Sample rollouts in videos/:
| Lift | Can | Square |
|---|---|---|
| ep01 / ep03 | ep01 / ep02 / ep03 | ep01 / ep02 / ep03 |
config/ per-task BC + DSRL hyperparameters
data/ Robomimic hdf5 loader and min-max normalizer
model/ diffusion policy (MLP epsilon predictor, EMA, DDIM sampler)
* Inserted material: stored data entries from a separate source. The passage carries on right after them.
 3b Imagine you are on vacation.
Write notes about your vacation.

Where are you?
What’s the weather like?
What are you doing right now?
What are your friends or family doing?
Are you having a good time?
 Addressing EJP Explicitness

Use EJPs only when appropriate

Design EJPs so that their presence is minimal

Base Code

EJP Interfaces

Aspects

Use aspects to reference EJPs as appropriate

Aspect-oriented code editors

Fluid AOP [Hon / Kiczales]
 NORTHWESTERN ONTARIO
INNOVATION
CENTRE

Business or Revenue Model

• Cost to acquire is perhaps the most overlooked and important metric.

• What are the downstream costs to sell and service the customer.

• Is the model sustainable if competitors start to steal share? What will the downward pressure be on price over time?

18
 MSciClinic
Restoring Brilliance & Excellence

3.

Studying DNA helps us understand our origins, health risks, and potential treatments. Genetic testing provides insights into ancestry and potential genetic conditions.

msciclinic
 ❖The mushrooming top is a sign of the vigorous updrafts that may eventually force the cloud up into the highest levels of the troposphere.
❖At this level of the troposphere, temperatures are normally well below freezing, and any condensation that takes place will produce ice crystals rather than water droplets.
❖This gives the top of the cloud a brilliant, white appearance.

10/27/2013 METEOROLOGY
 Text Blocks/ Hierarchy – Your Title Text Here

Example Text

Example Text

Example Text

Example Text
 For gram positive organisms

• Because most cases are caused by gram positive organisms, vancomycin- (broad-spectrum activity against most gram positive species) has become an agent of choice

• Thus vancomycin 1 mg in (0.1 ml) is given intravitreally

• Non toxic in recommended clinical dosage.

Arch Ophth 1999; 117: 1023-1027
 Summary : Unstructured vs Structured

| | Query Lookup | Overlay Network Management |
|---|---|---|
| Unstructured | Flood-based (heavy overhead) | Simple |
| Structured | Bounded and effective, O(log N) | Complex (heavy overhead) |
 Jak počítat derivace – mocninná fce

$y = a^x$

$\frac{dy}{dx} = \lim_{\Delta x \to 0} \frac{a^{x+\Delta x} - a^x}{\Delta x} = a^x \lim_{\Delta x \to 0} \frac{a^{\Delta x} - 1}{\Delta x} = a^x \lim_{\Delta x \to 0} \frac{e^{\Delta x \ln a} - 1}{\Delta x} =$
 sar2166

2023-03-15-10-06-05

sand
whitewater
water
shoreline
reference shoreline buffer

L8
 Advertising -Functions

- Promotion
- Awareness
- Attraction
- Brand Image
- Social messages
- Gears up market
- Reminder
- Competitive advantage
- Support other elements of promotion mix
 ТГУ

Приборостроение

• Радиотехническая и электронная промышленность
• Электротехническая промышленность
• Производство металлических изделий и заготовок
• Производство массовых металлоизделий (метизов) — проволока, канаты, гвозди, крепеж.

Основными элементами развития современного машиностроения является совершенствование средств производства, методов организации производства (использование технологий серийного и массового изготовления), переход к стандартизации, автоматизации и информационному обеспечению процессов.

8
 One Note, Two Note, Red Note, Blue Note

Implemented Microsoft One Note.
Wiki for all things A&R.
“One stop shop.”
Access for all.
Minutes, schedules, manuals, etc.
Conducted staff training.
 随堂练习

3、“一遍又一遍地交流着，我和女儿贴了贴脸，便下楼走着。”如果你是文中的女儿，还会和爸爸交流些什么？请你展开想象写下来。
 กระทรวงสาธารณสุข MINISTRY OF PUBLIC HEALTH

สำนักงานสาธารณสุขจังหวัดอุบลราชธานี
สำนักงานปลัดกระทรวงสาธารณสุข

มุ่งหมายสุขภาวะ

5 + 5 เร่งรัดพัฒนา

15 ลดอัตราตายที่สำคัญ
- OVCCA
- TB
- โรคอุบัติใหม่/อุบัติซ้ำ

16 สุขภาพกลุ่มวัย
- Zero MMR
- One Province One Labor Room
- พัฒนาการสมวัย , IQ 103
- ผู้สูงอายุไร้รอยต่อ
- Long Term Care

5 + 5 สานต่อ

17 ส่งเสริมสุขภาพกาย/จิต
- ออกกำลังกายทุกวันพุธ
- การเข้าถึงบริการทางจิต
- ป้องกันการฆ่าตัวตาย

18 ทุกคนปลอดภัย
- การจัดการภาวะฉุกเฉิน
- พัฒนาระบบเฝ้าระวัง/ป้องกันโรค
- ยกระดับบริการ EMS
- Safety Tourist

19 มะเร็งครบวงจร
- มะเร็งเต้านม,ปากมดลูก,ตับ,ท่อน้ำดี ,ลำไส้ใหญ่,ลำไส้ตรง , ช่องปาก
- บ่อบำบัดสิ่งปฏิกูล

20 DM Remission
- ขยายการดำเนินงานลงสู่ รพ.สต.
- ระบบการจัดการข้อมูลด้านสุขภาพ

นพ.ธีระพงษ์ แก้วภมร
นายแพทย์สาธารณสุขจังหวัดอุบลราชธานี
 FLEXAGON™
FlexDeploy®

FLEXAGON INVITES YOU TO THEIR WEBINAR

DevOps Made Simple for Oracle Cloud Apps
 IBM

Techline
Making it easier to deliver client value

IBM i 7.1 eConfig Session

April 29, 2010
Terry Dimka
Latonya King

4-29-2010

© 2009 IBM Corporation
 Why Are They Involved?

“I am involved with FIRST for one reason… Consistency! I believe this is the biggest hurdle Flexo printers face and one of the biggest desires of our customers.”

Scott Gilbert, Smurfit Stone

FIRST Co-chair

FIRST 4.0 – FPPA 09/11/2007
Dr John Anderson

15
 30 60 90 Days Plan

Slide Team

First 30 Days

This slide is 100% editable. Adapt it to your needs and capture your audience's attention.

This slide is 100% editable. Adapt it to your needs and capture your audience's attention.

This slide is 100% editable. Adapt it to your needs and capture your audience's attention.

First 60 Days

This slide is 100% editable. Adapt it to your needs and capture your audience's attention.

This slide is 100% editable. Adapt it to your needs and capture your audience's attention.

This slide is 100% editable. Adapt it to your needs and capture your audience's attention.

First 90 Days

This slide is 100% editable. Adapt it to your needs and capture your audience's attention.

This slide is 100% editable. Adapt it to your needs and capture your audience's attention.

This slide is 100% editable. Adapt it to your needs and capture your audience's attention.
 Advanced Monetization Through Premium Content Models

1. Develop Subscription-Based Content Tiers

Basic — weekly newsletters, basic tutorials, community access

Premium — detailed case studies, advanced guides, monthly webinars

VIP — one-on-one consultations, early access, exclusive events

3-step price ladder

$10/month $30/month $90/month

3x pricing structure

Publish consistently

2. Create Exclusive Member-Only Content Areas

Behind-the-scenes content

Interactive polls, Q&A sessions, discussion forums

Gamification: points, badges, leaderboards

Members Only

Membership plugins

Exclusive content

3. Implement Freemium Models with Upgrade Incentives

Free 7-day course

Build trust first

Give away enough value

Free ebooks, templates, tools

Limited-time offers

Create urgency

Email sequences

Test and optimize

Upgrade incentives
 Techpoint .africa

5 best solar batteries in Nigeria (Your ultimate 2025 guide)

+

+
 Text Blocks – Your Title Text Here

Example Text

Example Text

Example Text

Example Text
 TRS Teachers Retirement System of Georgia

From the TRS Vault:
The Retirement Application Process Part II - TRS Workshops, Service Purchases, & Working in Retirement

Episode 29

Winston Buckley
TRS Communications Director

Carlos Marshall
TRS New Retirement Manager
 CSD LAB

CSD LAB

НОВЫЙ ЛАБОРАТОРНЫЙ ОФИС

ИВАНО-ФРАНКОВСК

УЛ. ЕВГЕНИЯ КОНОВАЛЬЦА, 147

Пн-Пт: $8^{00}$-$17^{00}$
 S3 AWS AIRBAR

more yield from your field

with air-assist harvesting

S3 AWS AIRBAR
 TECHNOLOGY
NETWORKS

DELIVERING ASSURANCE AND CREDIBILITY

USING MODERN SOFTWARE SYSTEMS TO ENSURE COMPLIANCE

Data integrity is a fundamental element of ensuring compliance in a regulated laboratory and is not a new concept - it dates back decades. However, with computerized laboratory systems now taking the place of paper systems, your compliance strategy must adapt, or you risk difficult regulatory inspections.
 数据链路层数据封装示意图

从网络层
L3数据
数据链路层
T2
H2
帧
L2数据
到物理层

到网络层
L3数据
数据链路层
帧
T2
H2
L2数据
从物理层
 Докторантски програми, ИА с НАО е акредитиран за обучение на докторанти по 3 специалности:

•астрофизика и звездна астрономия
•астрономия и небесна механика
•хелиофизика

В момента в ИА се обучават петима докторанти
wrappers/ DSRLEnvWrapper - exposes noise space to SB3 SAC
train_bc.py stage 1: BC pretraining of the diffusion policy
train_dsrl.py stage 2: SAC in noise space over the frozen diffusion policy
evaluate.py rollout the BC diffusion policy
record_eval.py same, with video recording
python train_bc.py \
--data_path datasets/lift/ph/low_dim_v141.hdf5 \
--save_dir checkpoints/bc/lift \
--task lift \
--pred_horizon 4 \
--diffusion_steps 100 \
--hidden_dims 1024 1024 1024 \
--epochs 3000
Per-task configs live in config/bc_{lift,can,square}.yaml. Checkpoints store the model, optimizer, EMA, both normalizers, observation keys, and the full arg dict so downstream stages can reconstruct everything.
Evaluate:
python evaluate.py --checkpoint checkpoints/bc/lift/state_3000.pt --n_episodes 20 --ddim_steps 10
SAC's action space becomes the diffusion noise vector w of shape pred_horizon * action_per_step. Each wrapper step denoises w into a chunk of pred_horizon env actions and executes them open-loop. The replay buffer is warm-started by rolling out the BC policy with w ~ N(0, I).
python train_dsrl.py \
--bc_checkpoint checkpoints/bc/lift/state_3000.pt \
--task lift \
--action_magnitude 1.0 \
--ddim_steps 10 \
--initial_steps 320000 \
--train_steps 100000 \
--utd 20
Best checkpoint by online success rate is written to checkpoints/dsrl/<task>/sac_best.zip.
- PyTorch (CUDA recommended)
- robosuite, robomimic
- stable-baselines3, gymnasium
- h5py, numpy
Datasets: standard Robomimic low_dim_v141.hdf5 files under datasets/<task>/ph/.